**QUELLENAUSZUG:**
Die Kritik richtete sich in erster Linie gegen das Großstadtleben, aber die Beschleunigung der Kommunikation im Sinne von Verkehr und Nachrichtenaustausch spielte dabei eine exponierte Rolle:

„... durch den ins Ungemessene gesteigerten Verkehr, durch die weltumspannenden Drahtnetze des Telegraphen und Telephons haben sich die Verhältnisse in Handel und Wandel total verändert: Alles geht in Hast und Aufregung vor sich, die Nacht wird zum Reisen, der Tag für die Geschäfte benützt, selbst die ‚Erholungsreisen‘ werden zu Strapazen für das Nervensystem; große politische, industrielle, finanzielle Krisen tragen ihre Aufregung in viel weitere Bevölkerungskreise als früher; ganz allgemein ist die Anteilnahme am politischen Leben geworden: Politische, religiöse, soziale Kämpfe, das Parteitreiben, die Wahlagitationen, das ins Maßlose gesteigerte Vereinswesen erhitzen die Köpfe und zwingen die Geister zu immer neuen Anstrengungen und rauben die Zeit zur Erholung, Schlaf und Ruhe; … die moderne Literatur beschäftigt sich vorwiegend mit den bedenklichsten Problemen, die alle Leidenschaften aufwühlen, die Sinnlichkeit und Genusssucht, die Verachtung aller ethischen Grundsätze und aller Ideale fördern; sie bringt pathologische Gestalten, psychopathisch-sexuelle, revolutionäre und andere Probleme vor den Geist des Lesers; unser Ohr wird von einer in großen Dosen verabreichten, aufdringlichen und lärmenden Musik erregt und überreizt, die Theater nehmen alle Sinne mit ihren aufregenden Darstellungen gefangen ...“

Die Medien fungieren damals wie heute als Taktgeber und Schrittmacher eines 
Beschleunigungsprozesses, der alle Lebensbereiche ergreift. Aussagen über den Niedergang der Kultur finden offenbar immer dann öffentliche Resonanz, wenn Entwicklungsschübe bisherige kulturelle Gepflogenheiten in Frage stellen und entwerten.

**ZU BEARBEITENDE AUFGABEN:**
**a.** Schreibe den Quellenauszug über Beschleunigung und Kulturkritik zwischen „Die Medien fungieren“ und „stellen und entwerten.“ einschließlich ab und benenne dabei „Taktgeber“ in „Impulsgeber“ um.
**b.** Führe den Quellenauszug über Beschleunigung und Kulturkritik im Anschluss an seinen letzten Satz fort.
Die anschließenden Datensätze stehen in keinem Zusammenhang mit dem Quellenauszug.

**Erfasste Daten:**

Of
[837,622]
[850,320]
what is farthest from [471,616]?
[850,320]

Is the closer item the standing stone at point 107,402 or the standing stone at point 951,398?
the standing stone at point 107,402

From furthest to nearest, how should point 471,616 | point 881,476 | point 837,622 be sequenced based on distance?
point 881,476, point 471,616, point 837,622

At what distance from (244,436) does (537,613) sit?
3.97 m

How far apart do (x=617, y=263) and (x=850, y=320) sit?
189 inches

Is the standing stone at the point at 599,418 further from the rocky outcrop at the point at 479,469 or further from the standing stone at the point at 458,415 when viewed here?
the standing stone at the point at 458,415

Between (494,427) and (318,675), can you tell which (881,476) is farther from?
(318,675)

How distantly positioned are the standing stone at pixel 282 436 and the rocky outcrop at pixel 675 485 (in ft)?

**LÖSUNGEN DER AUFGABEN:**
**a.**
Die Medien fungieren damals wie heute als Impulsgeber und Schrittmacher eines 
Beschleunigungsprozesses, der alle Lebensbereiche ergreift. Aussagen über den Niedergang der Kultur finden offenbar immer dann öffentliche Resonanz, wenn Entwicklungsschübe bisherige kulturelle Gepflogenheiten in Frage stellen und entwerten.

**b.**
Heute sind es die gefühlskalten und beziehungsunfähigen Cyberzombies, vor denen Clifford Stoll, ein zum Medienkritiker konvertierter Internetpionier, im SPIEGEL warnen darf: Das Internet sei des Teufels, es werde „entsetzliche Auswirkungen auf die Ausbildung und Erziehung haben“, und es sei kein Zufall, dass jugendliche Amokläufer „all ihre Freizeit im World Wide Web verbracht haben.“

Den apokalyptischen Warnungen vor dem Untergang der Kultur stehen überzogen optimistische Szenarien über die Segnungen des technischen Fortschritts entgegen. Sicherlich nicht zufällig spielt sich dieser Kampf der Zukunftsprognosen mit Vorliebe auf dem Schauplatz der Bildung ab.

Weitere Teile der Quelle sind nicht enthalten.